Exercise text:

Students are accepted to college on the basis of elementary and secondary education. Three TCU graduates feel it is necessary to give less fortunate children the same opportunity.Teach for America is a national organization consisting of recent college graduates from all academic fields who commit two years to teaching students in less progressive and lower income public schools.

Megan Maestri, Chelsy Hall and T.J. Jordan, all 22, will join Teach for America and relocate after graduation to help educate the nation’s children.

Maestri, a psychology major from Louisiana, said she was contacted by Teach for America last semester. Maestri had joined a mailing list for the organization at a job fair during her freshman year.

“I thought it was a really neat concept,” she said. “One of the things that appealed to me is the connections they have with graduate schools.”

Hall, a double major in international communications and Spanish, from Memphis, Tenn., said she came across Teach For America by accident.

“I wasn’t sure what I wanted to do after graduation,” Hall said. “I ended up sitting next to the woman interviewing candidates at Einstein’s, and I eavesdropped. She was so passionate, and I liked what she had to say, so I applied.”

Jordan, a political science major from St. Louis, said he considered joining an organization such as AmeriCorps after graduation when he heard about Teach For America.

“I looked into it last fall and filled out an application online,” Jordan said.

The graduates are placed in elementary and secondary schools, and they can list their grade and regional preferences on their applications.

Maestri said middle school was her preference because she has been tutoring middle school children for a few years.

Stored data:

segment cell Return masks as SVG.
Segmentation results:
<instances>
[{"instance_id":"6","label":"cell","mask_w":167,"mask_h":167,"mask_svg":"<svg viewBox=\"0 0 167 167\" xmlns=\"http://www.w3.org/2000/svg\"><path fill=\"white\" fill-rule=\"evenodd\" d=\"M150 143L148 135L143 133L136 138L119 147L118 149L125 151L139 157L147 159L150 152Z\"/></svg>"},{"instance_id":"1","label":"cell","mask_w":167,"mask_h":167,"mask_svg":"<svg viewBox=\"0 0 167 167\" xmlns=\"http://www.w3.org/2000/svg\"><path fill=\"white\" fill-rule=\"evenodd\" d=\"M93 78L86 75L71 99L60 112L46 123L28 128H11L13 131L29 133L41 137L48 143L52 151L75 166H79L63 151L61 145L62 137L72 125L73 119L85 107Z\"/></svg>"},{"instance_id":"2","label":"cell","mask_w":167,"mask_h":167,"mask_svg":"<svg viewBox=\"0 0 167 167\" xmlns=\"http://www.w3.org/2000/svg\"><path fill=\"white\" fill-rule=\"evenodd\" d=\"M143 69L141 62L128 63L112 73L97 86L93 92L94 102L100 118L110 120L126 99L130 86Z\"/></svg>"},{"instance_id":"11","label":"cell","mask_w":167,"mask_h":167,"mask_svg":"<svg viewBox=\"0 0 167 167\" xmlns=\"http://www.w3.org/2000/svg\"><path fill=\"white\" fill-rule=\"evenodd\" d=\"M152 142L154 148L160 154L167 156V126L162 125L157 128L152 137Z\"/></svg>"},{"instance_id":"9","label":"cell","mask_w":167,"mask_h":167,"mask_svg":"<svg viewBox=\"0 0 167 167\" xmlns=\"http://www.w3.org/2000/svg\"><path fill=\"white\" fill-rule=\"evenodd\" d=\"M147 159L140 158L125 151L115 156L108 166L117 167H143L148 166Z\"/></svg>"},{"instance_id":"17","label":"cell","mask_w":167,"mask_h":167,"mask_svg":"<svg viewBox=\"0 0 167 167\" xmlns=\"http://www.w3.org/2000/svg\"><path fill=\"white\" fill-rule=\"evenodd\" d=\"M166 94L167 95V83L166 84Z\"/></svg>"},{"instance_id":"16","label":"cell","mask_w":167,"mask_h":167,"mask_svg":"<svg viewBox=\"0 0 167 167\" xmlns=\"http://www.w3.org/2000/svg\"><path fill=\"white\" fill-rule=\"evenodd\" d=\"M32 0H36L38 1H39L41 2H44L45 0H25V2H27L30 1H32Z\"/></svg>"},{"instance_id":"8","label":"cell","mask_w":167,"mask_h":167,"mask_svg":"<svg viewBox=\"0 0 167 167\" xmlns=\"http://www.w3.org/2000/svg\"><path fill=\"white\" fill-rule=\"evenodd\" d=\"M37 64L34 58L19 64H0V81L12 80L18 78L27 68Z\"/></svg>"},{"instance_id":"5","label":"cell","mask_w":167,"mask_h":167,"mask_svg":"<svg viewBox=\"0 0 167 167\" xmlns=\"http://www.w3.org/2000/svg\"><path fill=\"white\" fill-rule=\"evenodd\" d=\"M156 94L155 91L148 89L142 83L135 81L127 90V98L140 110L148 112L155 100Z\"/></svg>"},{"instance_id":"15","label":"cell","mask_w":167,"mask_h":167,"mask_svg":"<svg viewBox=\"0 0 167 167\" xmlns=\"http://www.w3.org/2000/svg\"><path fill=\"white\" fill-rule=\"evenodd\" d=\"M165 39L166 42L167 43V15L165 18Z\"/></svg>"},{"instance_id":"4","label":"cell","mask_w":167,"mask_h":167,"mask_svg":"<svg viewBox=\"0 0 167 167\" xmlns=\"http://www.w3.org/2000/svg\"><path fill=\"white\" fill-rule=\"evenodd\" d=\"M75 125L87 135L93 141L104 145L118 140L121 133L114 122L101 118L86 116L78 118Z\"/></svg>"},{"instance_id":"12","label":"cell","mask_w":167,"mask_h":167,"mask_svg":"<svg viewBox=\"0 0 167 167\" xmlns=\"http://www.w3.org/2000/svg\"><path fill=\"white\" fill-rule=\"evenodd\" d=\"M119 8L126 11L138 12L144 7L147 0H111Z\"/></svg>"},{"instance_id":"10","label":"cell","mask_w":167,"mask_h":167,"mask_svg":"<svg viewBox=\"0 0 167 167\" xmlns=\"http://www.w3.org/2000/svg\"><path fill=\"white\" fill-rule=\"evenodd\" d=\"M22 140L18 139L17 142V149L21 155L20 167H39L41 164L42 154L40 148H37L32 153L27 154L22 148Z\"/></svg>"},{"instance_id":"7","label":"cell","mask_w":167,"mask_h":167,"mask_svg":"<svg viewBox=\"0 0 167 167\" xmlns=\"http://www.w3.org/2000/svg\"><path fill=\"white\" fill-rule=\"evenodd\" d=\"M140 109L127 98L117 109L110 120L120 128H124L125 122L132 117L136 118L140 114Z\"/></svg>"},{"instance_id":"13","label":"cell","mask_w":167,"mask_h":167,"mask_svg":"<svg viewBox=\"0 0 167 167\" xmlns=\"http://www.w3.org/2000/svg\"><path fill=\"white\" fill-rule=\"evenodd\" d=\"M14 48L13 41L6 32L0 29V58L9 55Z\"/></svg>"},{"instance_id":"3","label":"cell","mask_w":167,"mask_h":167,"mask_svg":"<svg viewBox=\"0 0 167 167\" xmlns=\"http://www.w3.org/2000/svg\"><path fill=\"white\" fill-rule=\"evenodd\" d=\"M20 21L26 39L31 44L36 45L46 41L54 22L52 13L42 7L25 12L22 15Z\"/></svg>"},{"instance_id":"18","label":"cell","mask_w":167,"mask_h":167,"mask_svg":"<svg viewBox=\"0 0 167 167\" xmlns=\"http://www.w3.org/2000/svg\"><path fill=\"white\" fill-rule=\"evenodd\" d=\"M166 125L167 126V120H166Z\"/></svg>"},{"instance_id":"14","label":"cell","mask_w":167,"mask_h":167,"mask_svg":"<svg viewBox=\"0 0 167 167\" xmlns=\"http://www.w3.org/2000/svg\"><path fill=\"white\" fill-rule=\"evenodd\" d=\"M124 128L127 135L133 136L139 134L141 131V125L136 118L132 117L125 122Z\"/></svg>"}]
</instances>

Try it: Could you proceed with the article on the TCU graduates joining Teach for America, picking up after its last sentence?

Answer box:
She said she will be teaching at a middle school in the Rio Grande Valley area, but she doesn’t know which school yet.

“I have been privileged my whole life,” Maestri said. “Education is a gift everyone deserves, and I feel compelled to contribute for at least two years.”

Hall will be teaching secondary education in New Haven, Conn., though she does not know if she is teaching middle school or high school.

“This will be a huge personal challenge for me,” she said. “I hope I’m not completely overwhelmed. It’s a challenge I’m excited about, and I want to be able to give back.”

Jordan will be teaching elementary school in Chicago, both his regional and grade preference.

“It’s going to open a lot of doors for me,” Jordan said. “I’m really looking forward to it.”

Teach for America started in 1990, and more than 17,000 individuals have joined the organization and helped 2.5 million children.

“The most important thing to me is that these kids get a valuable experience,” Hall said. “This is a social issue regarding poverty and education. The two years of teaching are important, but it’s the focus on changing education that’s appealing.